Entitlement to a specific performance remedy survives a company’s administration.
Bristol Alliance v Bennett [18 December 2013] concerns a landlord’s entitlement to a payment from a tenant due on completion of a surrender of the tenant’s lease. The complexity for the landlord was caused by the tenant company going into administration between exchange of an agreement to surrender the lease and completion of the surrender.
A/Wear UK Ltd (in administration) was a women’s high street fashion retailer with leasehold stores in Leicester and Bristol. The company had heavy losses and it entered into agreements with its landlords, Bristol Alliance and others, to surrender those leases on a date to be notified by the landlords.
The agreements provided that on completion of the surrenders the company would pay the landlords a reverse premium, £340,000 plus VAT in the case of the Bristol lease and £210,000 plus VAT for the Leicester one. The premium was consideration for releasing the company from its lease obligations and was held by the respective landlords’ solicitors in an escrow account, to be released to the landlords when the surrender completed.

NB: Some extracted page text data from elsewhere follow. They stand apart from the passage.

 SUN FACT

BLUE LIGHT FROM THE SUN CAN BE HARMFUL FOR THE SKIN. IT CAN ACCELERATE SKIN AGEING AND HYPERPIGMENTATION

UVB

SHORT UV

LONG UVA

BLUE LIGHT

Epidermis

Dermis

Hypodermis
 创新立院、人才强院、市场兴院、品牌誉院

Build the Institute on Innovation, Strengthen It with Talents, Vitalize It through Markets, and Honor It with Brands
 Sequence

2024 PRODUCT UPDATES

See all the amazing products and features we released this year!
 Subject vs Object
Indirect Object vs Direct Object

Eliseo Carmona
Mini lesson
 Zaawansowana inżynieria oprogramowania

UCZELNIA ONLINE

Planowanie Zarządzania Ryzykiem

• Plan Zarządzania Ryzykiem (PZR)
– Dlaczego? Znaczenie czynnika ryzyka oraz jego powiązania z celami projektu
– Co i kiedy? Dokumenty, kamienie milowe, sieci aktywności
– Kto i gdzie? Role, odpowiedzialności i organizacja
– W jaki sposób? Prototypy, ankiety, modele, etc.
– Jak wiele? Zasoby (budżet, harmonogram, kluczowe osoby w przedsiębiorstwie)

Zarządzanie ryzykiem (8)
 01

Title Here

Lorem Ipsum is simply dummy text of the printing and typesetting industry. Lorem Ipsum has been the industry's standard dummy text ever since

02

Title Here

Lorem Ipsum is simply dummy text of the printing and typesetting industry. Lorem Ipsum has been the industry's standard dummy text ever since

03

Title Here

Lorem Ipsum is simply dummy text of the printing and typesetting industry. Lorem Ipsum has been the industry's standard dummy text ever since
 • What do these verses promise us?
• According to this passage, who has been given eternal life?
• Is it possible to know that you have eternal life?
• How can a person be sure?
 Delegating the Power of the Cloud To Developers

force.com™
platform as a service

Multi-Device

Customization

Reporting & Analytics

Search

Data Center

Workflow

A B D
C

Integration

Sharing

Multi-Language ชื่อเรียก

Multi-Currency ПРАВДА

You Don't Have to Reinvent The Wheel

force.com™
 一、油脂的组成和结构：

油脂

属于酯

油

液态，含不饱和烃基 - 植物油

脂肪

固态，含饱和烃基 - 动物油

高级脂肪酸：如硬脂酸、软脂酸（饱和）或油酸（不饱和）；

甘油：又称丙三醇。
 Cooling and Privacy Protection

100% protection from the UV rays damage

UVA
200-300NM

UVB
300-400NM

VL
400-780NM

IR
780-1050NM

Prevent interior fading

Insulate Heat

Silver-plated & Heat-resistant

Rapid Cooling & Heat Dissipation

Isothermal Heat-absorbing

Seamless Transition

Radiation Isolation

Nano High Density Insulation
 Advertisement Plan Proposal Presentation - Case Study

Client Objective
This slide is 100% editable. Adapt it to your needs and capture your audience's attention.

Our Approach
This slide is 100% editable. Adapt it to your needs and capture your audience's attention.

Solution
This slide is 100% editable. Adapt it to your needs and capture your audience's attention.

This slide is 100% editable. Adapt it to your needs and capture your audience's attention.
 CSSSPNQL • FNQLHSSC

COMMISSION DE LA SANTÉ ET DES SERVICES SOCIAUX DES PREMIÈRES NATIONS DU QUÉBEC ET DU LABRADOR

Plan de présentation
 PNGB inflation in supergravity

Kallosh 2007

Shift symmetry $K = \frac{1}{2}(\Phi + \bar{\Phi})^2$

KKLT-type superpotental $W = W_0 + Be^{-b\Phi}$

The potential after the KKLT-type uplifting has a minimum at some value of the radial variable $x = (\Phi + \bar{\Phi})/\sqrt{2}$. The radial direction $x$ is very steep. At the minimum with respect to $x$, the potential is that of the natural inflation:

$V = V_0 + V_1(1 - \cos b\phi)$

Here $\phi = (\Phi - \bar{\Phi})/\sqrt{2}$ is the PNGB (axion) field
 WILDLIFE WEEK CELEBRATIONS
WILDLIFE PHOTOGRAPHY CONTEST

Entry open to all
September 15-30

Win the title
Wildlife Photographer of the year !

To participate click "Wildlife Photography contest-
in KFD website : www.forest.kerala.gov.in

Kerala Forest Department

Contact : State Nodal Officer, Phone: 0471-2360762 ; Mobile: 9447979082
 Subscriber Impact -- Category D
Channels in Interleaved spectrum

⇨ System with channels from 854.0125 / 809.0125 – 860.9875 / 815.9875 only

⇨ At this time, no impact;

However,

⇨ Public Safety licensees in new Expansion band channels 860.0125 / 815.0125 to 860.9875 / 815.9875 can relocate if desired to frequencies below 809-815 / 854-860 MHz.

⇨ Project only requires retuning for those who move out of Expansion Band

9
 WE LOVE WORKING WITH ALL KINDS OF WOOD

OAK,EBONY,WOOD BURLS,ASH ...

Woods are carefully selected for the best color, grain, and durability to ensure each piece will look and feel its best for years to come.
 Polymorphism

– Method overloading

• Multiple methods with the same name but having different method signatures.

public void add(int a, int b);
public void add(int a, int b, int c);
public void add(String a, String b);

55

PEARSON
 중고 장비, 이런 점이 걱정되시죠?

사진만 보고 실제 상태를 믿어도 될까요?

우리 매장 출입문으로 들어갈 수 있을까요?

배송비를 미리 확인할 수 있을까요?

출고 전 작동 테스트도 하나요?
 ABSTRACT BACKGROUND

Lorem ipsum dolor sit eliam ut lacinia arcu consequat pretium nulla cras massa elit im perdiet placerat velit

Towards the end of 2011 the landlords served notice on the company requiring completion of the surrenders. In between service of the notices and completion, the company went into administration.
Its administrators who included Mr Bennett refused to complete and the case revolved around the landlords’ entitlement to the premiums. The administrators sought the court’s directions on whether the landlords were entitled to be paid the premiums held by their solicitors. If they were not, should the landlords be allowed to bring proceedings for specific performance of the surrender agreements, which, if successful, would entitle the landlords to the premiums? As the company was in administration, no such proceedings could be brought without either the administrators’ consent (which was refused) or the court’s permission.
The High Court decided that the landlords were not entitled to be paid the premiums, because the surrenders had not been completed. The court also refused permission to bring proceedings. The landlords appealed and were successful in the Court of Appeal, thereby entitling them to the premiums.
The landlords’ entitlement to the premiums in the escrow account was only as part of the price for the surrender and was, therefore, only payable when the surrenders were completed. Since the surrenders had not completed due to the administrators’ refusal to do so, the landlords had acquired no right to the payment. However, the landlords had the contractual right to seek the court’s permission to sue for specific performance of the agreements and the Court allowed the landlords to enforce them.
The landlords were in principle entitled to specific performance (in order to compel the company to complete the surrenders) before the company entered administration and there was no reason why it should not be entitled to it afterwards. The company’s administration could not have resulted and did not result in any material change of circumstances.
An order for specific performance would entitle the landlords to the escrow money and would not thereby entitle them to money that was part of the company’s assets or, therefore, available for its creditors. So the order would not deprive the company of any assets then distributable to the creditors.